PROBLEM REQUIREMENTS » Copy, exactly and without additions, every line in the records below from the one holding "Standing vote fraction: 20%." through the one holding "New Zealand, site TGH_unknown, 2021-01-24", both ends included.
________
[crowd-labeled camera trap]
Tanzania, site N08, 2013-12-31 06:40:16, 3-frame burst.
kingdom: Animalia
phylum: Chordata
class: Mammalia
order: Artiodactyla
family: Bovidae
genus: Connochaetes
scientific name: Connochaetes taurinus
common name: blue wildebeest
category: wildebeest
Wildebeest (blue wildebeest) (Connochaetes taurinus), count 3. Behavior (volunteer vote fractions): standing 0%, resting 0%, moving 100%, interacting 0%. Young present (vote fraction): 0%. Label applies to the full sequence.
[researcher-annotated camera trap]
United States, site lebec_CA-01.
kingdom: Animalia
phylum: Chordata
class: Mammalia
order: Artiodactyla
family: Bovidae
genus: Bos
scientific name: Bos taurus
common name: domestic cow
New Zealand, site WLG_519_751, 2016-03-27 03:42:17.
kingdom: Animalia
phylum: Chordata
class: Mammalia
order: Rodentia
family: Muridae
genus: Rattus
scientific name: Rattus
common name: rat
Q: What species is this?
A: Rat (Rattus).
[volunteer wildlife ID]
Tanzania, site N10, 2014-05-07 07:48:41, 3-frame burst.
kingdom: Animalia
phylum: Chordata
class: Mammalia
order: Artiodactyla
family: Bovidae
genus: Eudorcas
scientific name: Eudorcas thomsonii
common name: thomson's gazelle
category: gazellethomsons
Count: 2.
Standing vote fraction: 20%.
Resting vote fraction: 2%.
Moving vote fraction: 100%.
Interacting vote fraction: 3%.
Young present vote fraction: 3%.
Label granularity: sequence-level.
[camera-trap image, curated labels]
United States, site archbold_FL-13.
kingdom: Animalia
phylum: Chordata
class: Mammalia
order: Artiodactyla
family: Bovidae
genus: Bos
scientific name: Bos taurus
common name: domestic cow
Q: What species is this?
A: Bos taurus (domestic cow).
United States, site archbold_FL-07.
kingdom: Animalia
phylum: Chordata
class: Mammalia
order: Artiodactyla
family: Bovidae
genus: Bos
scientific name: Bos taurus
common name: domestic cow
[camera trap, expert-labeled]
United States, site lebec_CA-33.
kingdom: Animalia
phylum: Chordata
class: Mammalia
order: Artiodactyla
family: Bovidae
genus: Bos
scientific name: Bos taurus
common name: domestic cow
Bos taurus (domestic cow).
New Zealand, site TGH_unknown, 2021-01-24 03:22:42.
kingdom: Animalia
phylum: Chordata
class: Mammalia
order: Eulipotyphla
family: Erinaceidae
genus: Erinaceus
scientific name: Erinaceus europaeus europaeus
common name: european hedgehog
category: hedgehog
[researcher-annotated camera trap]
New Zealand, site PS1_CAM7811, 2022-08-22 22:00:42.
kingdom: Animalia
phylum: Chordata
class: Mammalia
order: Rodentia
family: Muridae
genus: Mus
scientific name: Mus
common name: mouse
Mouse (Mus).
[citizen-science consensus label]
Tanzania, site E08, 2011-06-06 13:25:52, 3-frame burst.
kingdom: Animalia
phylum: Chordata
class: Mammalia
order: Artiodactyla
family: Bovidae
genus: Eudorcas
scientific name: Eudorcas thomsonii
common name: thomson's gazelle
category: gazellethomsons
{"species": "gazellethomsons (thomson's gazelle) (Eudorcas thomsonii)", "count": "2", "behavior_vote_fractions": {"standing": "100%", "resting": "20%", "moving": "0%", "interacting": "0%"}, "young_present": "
________
SOLUTION TO THIS PROBLEM »
Standing vote fraction: 20%.
Resting vote fraction: 2%.
Moving vote fraction: 100%.
Interacting vote fraction: 3%.
Young present vote fraction: 3%.
Label granularity: sequence-level.
[camera-trap image, curated labels]
United States, site archbold_FL-13.
kingdom: Animalia
phylum: Chordata
class: Mammalia
order: Artiodactyla
family: Bovidae
genus: Bos
scientific name: Bos taurus
common name: domestic cow
Q: What species is this?
A: Bos taurus (domestic cow).
United States, site archbold_FL-07.
kingdom: Animalia
phylum: Chordata
class: Mammalia
order: Artiodactyla
family: Bovidae
genus: Bos
scientific name: Bos taurus
common name: domestic cow
[camera trap, expert-labeled]
United States, site lebec_CA-33.
kingdom: Animalia
phylum: Chordata
class: Mammalia
order: Artiodactyla
family: Bovidae
genus: Bos
scientific name: Bos taurus
common name: domestic cow
Bos taurus (domestic cow).
New Zealand, site TGH_unknown, 2021-01-24 03:22:42.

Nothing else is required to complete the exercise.